Ce qui à l’origine était un partenariat entre deux universités commence à se développer de manière non-officielle. Des professeurs de Concordia et de l’Université de Montréal (UdeM) manifestent eux-aussi leur intérêt pour l’approche. L’UdeM tiendra d’ailleurs deux journées d’études sur le sujet cet été. Les universités de la Nouvelle-Écosse et de Strasbourg, en France, ont également manifesté leur intérêt à la professeure au département d’études littéraires à l’UQAM et membre régulière du laboratoire, Véronique Cnoakert. «Un réseau international se développe doucement», note cette dernière.

Pour Sophie Dumoulin, c’est l’ouverture de l’Université du peuple qui permet à l’ethnocritique d’élargir ses horizons. «Il y a des groupes de recherches à l’UQAM qu’on ne retrouve pas dans d’autres universités québécoises ou montréalaises», constate-t-elle. Jean-Marie Privat, du même avis, salue l’avant-gardisme uqamien. En France, l’approche n’est pas aussi bien reçue.
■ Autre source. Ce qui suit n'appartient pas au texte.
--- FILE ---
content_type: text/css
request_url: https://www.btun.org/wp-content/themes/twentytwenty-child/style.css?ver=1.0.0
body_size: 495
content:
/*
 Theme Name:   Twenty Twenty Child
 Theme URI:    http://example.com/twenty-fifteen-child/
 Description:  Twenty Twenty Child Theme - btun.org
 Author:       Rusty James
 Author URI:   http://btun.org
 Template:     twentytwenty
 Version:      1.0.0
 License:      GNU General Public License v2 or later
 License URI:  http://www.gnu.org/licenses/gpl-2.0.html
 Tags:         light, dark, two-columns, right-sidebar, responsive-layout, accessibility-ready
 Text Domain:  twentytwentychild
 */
Sophie Ménard ne s’inquiète cependant pas des futures retombées de l’ethnocritique. «Puisqu’il s’agit d’une discipline encore jeune, c’est normal d’avoir un champ d’activité encore restreint, nuance-t-elle. Présentement, il y a seulement trois professeurs à l’Université de Lorraine et à l’UQAM qui font de l’ethnocritique à temps plein.» Elle précise au passage que l’approche n’a que vingt-cinq ans et que plusieurs mordus étoffent encore mémoires et thèses.

Les étudiants interpellés

Mélange de critique littéraire, de sociologie et d’anthropologie, l’ethnocritique reçoit un accueil chaleureux de la part des étudiants en littérature. «Ils sont intéressés parce qu’on s’intéresse à la société, à la manière dont les gens s’organisent et vivent entre eux», croit Sophie Dumoulin. Selon sa collègue Sophie Ménard les élèves remarquent rapidement que l’ethnocritique permet une lecture originale de textes très connus. Le thème des rites de passages entre l’enfance et l’âge adulte fascine particulièrement les étudiants. «Je crois que ça les touche dans la mesure où eux-mêmes sont dans ce processus», remarque-t-elle. «Même pour un auteur aussi lu et étudié que Victor Hugo, on découvre qu’il y a encore des choses à dire, appuie Sophie Dumoulin. On trouve des éléments qui étaient sous nos yeux depuis longtemps et qui ont fait l’objet de peu de recherches.»

Cette approche qui désire donner un peu d’exotisme aux œuvres classiques s’est principalement intéressée au 19e siècle. Les ouvrages contemporains ne sont, par contre, pas relégués aux oubliettes. «Les livres de Nelly Arcan, bien que très actuels, renferment aussi du folklore, car elle utilise certains éléments des contes dans ses textes et elle traite des rites de passage féminins», souligne Véronique Cnoakert.

Entre Zola et Arcan, la société s’est transformée, mais l’analyse de la culture populaire demeure intemporelle. Pour l’instant, les enseignements de Jean-Maire Privat ont droit à une case horaire à l’UQAM. Reste à voir si l’Université Concordia et l’UdeM emboîteront le pas et se laisseront séduire par son approche.